3D-EPN for shape completion

Bibtex #

@inproceedings{dai2017shape,
  title={Shape completion using 3d-encoder-predictor cnns and shape synthesis},
  author={Dai, Angela and Ruizhongtai Qi, Charles and Nie{\ss}ner, Matthias},
  booktitle={Proceedings of the IEEE conference on computer vision and pattern recognition},
  pages={5868--5877},
  year={2017}
}

Architecture #

Stage 1: Encoder - Predictor Network #

-> Give coarse estimate of structure

Makes use of an Distance field representation for 3d reconstruction input ()
Fairly standard set of 3D CNNs that are spatially compressing down
Using Skip Connections to keep generation closer to the input
Decoder predicting the distance field ()
3d classification network used to predict a whole shape class, so that the generator can have more information about the shape
L1 Loss Function for the distance field prediction

Insight:

When missing big parts of the shape, local methods suffer (obviously)

Parts (Omitting classification) #

Encoder: 4 layers, each one containing a 3D convolution (with kernel size 4, as seen in the visualization), a 3D batch norm (except the very first layer), and a leaky ReLU with a negative slope of 0.2. Our goal is to reduce the spatial dimension from 32x32x32 to 1x1x1 and to get the feature dimension from 2 (absolute values and sign) to num_features * 8. We do this by using a stride of 2 and padding of 1 for all convolutions except for the last one where we use a stride of 1 and no padding. The feature channels are increased from 2 to num_features in the first layer and then doubled with every subsequent layer.
Decoder: Same architecture as encoder, just mirrored: Going from num_features * 8 * 2 (the 2 will be explained later) to 1 (the DF values). The spatial dimensions go from 1x1x1 to 32x32x32. Each layer use a 3D Transpose convolution now, together with 3D batch norm and ReLU (no leaky ReLUs anymore). Note that the last layer uses neither Batch Norms nor a ReLU since we do not want to constrain the range of possible values for the prediction.
Bottleneck: This is realized with 2 fully connected layers, each one going from a vector of size 640 (which is num_features * 8) to a vector of size 640. Each such layer is followed by a ReLU activation.
Skip connections: allow the decoder to use information from the encoder and also improve gradient flow. We use it here to connect the output of encoder layer 1 to decoder layer 4, the output of encoder layer 2 to decoder layer 3, and so on.

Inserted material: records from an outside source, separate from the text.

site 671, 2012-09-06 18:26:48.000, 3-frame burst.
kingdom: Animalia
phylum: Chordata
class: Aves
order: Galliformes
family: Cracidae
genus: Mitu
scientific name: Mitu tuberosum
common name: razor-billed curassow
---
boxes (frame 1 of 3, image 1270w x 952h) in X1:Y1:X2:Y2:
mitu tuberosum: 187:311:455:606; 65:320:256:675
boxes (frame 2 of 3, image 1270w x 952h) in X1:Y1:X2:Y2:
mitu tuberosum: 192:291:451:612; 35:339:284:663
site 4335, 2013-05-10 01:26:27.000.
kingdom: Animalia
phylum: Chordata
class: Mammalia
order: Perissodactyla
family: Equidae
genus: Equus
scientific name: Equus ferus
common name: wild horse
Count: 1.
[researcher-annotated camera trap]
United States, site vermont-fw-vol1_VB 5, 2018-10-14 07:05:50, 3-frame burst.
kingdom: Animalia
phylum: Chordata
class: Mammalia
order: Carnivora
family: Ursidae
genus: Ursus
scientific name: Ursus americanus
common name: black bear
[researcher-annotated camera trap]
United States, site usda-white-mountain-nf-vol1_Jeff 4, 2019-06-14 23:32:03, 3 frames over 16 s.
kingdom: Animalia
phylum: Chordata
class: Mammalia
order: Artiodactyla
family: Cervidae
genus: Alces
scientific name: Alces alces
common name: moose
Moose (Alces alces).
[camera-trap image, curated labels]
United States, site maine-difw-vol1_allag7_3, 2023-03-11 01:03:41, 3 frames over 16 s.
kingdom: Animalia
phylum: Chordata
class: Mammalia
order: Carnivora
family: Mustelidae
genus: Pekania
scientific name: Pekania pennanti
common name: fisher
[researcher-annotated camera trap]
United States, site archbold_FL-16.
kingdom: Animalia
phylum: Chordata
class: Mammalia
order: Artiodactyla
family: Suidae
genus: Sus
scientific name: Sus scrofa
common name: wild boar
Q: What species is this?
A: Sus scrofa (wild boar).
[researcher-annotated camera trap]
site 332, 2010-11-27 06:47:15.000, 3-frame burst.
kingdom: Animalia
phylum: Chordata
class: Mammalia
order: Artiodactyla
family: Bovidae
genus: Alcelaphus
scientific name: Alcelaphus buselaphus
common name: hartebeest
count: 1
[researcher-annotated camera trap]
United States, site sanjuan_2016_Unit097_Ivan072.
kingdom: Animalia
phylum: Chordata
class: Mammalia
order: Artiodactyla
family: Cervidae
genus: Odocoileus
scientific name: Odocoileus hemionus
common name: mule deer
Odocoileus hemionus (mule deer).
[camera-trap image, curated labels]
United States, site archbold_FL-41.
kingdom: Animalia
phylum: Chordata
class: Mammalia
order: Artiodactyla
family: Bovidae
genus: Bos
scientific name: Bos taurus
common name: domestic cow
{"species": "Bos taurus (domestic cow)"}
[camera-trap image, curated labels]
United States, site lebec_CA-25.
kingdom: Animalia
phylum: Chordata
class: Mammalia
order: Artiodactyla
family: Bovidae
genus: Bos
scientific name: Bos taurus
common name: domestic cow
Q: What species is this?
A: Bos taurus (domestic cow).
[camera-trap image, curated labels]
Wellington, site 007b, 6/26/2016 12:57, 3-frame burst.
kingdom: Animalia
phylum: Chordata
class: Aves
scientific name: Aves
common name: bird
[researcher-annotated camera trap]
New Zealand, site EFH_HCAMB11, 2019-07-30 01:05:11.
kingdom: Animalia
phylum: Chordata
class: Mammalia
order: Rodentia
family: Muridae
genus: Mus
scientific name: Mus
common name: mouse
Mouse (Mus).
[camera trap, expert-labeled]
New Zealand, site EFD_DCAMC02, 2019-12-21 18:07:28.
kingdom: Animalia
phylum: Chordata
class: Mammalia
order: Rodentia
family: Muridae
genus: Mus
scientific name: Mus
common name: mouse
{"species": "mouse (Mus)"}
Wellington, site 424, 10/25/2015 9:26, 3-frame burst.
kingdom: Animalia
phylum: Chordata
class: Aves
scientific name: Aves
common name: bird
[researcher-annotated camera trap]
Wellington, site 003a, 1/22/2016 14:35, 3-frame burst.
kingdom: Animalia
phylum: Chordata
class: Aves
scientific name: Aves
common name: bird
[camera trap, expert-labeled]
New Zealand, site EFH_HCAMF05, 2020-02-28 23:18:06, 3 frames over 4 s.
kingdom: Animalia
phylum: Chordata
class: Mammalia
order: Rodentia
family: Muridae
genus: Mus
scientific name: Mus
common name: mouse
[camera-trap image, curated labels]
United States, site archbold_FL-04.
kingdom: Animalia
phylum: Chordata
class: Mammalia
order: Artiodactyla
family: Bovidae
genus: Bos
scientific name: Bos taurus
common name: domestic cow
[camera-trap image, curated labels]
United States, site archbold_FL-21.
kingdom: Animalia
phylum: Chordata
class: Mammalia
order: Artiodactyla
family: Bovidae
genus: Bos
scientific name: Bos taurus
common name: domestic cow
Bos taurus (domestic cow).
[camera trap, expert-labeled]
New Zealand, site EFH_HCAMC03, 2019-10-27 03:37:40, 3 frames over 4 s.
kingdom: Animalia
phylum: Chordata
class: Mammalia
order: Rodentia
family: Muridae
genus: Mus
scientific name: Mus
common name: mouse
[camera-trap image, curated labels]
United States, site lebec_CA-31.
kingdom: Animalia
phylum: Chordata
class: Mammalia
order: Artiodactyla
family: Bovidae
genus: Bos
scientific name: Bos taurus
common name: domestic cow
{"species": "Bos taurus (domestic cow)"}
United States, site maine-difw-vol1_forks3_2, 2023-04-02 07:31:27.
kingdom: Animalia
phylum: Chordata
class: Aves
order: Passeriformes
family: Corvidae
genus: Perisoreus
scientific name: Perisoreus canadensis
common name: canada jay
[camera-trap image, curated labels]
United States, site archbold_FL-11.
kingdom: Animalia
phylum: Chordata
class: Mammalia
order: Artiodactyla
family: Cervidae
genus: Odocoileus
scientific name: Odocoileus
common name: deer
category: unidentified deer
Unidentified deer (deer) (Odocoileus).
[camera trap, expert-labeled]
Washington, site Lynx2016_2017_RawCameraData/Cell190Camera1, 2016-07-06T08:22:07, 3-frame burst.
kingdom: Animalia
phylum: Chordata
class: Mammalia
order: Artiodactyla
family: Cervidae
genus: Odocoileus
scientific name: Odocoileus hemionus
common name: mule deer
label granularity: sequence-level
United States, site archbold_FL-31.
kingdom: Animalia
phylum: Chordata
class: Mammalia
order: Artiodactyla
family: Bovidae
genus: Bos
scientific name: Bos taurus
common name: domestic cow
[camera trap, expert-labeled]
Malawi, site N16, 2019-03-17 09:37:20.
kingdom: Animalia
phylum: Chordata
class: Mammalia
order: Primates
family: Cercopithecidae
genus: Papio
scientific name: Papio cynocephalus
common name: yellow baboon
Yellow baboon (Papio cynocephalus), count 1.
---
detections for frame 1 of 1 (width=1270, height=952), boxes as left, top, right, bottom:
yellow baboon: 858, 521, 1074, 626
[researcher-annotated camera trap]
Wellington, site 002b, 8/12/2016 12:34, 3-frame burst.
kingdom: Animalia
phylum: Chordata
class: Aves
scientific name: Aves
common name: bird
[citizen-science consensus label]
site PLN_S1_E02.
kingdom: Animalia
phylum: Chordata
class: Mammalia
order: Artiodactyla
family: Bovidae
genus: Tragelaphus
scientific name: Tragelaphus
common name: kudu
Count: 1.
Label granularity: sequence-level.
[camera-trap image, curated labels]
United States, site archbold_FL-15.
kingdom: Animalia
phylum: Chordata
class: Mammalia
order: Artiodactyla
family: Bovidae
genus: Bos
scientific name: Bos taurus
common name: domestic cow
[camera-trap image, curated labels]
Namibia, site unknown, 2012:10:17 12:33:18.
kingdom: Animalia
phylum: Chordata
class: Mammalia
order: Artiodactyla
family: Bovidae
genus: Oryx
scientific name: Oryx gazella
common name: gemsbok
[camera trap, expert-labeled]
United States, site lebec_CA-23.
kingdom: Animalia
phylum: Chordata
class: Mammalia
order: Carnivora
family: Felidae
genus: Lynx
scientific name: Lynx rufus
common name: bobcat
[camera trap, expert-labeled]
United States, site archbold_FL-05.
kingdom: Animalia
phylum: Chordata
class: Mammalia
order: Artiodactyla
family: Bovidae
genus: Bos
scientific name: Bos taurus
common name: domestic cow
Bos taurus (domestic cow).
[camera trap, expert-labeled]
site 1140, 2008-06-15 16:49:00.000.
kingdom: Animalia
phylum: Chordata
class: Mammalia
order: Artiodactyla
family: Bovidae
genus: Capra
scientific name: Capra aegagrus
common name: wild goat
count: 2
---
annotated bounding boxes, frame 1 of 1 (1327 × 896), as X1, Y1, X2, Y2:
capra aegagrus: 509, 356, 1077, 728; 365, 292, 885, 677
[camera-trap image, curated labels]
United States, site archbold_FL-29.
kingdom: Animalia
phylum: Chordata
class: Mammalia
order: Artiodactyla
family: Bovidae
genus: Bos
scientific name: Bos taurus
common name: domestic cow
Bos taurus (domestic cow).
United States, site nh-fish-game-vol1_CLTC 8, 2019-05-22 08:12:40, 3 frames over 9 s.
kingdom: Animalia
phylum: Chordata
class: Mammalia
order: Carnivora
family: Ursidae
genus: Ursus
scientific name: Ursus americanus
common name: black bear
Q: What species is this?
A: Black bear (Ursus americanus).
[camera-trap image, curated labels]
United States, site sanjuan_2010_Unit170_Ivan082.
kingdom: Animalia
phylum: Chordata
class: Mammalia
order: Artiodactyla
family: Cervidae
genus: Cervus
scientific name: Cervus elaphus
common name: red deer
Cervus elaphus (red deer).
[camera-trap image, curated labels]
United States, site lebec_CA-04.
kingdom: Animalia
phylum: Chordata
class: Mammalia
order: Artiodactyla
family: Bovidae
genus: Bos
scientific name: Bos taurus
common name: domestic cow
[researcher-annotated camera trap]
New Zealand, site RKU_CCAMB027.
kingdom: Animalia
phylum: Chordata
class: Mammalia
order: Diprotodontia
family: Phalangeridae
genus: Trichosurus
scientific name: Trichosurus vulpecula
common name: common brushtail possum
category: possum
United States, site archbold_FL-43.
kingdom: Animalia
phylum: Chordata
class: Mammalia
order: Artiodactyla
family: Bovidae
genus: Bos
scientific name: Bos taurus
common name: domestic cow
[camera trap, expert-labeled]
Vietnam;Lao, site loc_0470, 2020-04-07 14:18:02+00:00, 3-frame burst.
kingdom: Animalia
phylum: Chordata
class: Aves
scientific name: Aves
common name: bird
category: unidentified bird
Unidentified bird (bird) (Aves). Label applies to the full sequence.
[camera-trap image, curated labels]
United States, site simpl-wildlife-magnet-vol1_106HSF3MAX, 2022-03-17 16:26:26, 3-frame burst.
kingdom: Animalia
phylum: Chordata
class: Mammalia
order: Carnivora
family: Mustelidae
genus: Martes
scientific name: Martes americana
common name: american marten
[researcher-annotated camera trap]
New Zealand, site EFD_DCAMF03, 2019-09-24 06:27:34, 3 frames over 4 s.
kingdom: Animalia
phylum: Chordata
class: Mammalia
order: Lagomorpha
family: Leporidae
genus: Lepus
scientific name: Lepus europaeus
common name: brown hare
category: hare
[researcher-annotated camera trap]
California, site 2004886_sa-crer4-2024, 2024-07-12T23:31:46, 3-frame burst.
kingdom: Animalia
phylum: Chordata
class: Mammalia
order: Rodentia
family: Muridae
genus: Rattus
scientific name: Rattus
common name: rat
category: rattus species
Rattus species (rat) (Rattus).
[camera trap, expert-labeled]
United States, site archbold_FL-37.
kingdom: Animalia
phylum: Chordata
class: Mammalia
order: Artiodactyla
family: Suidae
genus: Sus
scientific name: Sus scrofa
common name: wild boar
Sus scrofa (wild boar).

This means that the input to a decoder layer is the concatenation of the previous decoder output with the corresponding encoder output, along the feature dimension. Hence, the number of input features for each decoder layer are twice those of the encoder layers, as mentioned above.
Log scaling: You also need to scale the final outputs of the network logarithmically: out = log(abs(out) + 1). This is the same transformation you applied to the target shapes in the dataloader before and ensures that prediction and target volumes are comparable.

Stage 2: “Upsample” low res result #

Take coarse prediction
Database lookup and find (a couple) nearest neighbors
Then for parts of the reconstructed mesh:
- Find most similar part from the objects of (2)
- composite them in

End-To-End considerations #

This can’t easily be trained End to End since database lookups are not trivially differentiable
Training end to end would result in the first network learning to predict the most “useful” intermittant shape for retrieval and reconstruction

3D representation considerations #

Different 3D Representations have been tried out for the distance prediction

Implementation #

Model (Omitting classification) #

import torch
import torch.nn as nn

class ThreeDEPN(nn.Module):
    def __init__(self):
        super().__init__()

        self.num_features = 80

        self.leaky_relu = nn.LeakyReLU(0.2)
        self.relu       = nn.ReLU()

        # NOTE: 4 Encoder layers
        self.e_conv1 = nn.Conv3d(2,                   self.num_features,   kernel_size=4, stride=2, padding=1)
        self.e_conv2 = nn.Conv3d(self.num_features,   self.num_features*2, kernel_size=4, stride=2, padding=1)
        self.e_bn2   = nn.BatchNorm3d(self.num_features*2)
        self.e_conv3 = nn.Conv3d(self.num_features*2, self.num_features*4, kernel_size=4, stride=2, padding=1)
        self.e_bn3   = nn.BatchNorm3d(self.num_features*4)
        self.e_conv4 = nn.Conv3d(self.num_features*4, self.num_features*8, kernel_size=4, stride=1, padding=0)
        self.e_bn4   = nn.BatchNorm3d(self.num_features*8)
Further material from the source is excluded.